CONSIGNE 1 - Reprenez sous forme de liste courte le paragraphe du texte sur le tournesol qui commence par « La culture du tournesol », en gardant ses faits principaux.

TEXTE FOURNI -
----
La culture du tournesol présente un intérêt pour les agriculteurs,
car elle permet d’alterner avec les céréales pour ne pas épuiser
les sols. « D’autres cultures, comme le maïs peuvent faire de
même, mais elles n’offrent pas un marché stable, contrairement au
tournesol, car dans le cadre du contrat programme nous annonçons un
prix unique en début de campagne, ainsi qu’une assistance
technique et l’approvisionnement en semences, engrais … Bien sûr,
ce sont les agriculteurs qui paient. On leur assure également
l’achat des récoltes sur champs et ils sont payés dans les 48
heures », explique Abdelali Zaz. En contrepartie de son rôle
d’agrégateur, Lesieur Cristal a reçu des subventions pour
ses investissements. Sur 148 millions de dirhams investis, près de
20 millions ont été offerts par l’Etat.
----
DONNÉES DE L'EXERCICE -
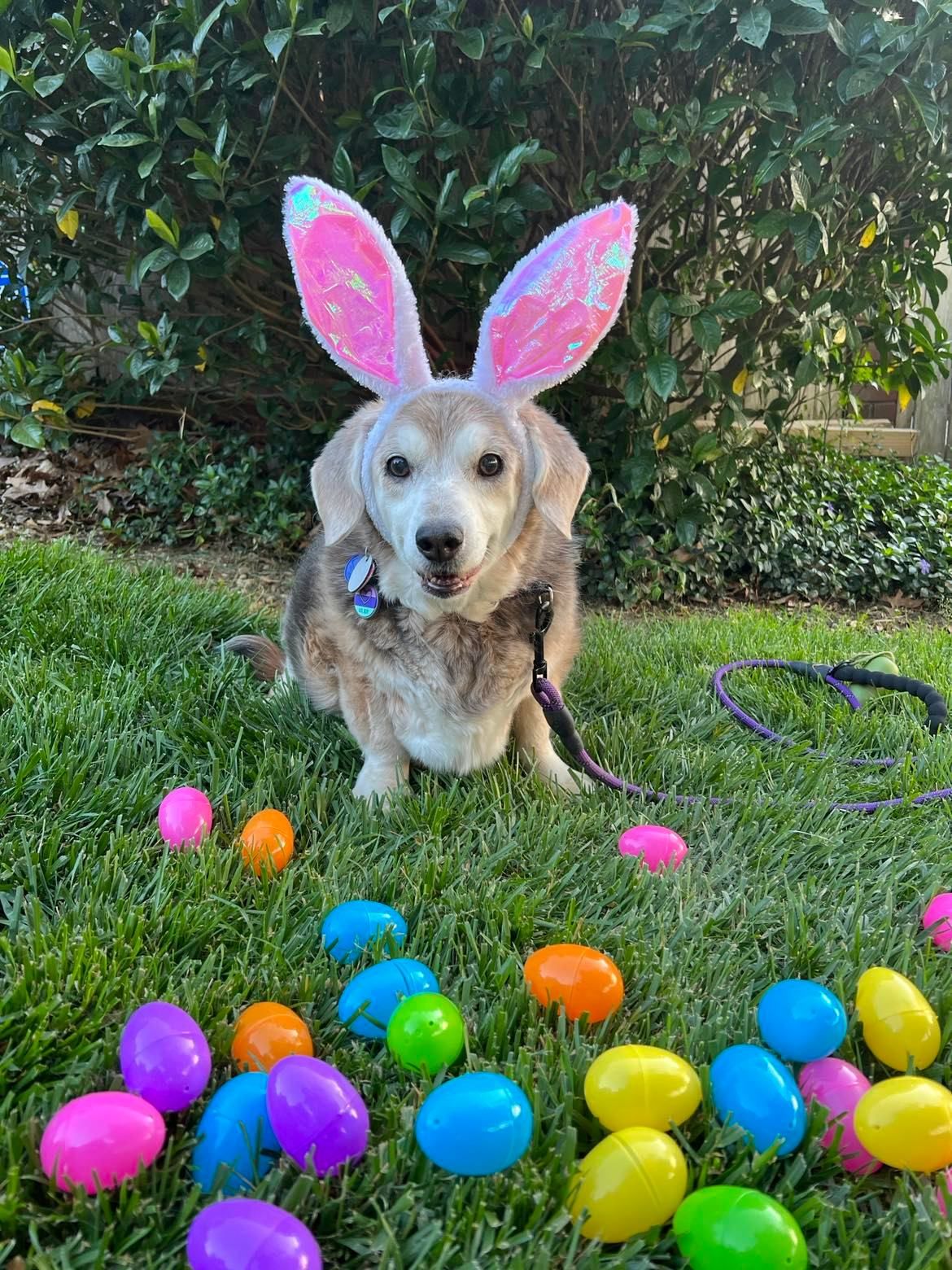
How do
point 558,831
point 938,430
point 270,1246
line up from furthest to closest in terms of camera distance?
point 938,430, point 558,831, point 270,1246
----
CONSIGNE 2 - Recopiez toutes les entrées de l'exercice en renommant « furthest » en « farthest », sans rien changer d'autre et sans reprendre les images.

RÉPONSE COMPLÈTE 1 -
- La culture du tournesol intéresse les agriculteurs : elle permet d'alterner avec les céréales pour ne pas épuiser les sols.
- D'autres cultures, comme le maïs, le permettent aussi, mais n'offrent pas de marché stable.
- Dans le cadre du contrat programme, un prix unique est annoncé en début de campagne, avec une assistance technique et l'approvisionnement en semences et engrais, payés par les agriculteurs.
- Selon Abdelali Zaz, l'achat des récoltes sur champs est assuré et les agriculteurs sont payés dans les 48 heures.
- En contrepartie de son rôle d'agrégateur, Lesieur Cristal a reçu des subventions : sur 148 millions de dirhams investis, près de 20 millions ont été offerts par l'État.

RÉPONSE COMPLÈTE 2 -
How do
point 558,831
point 938,430
point 270,1246
line up from farthest to closest in terms of camera distance?
point 938,430, point 558,831, point 270,1246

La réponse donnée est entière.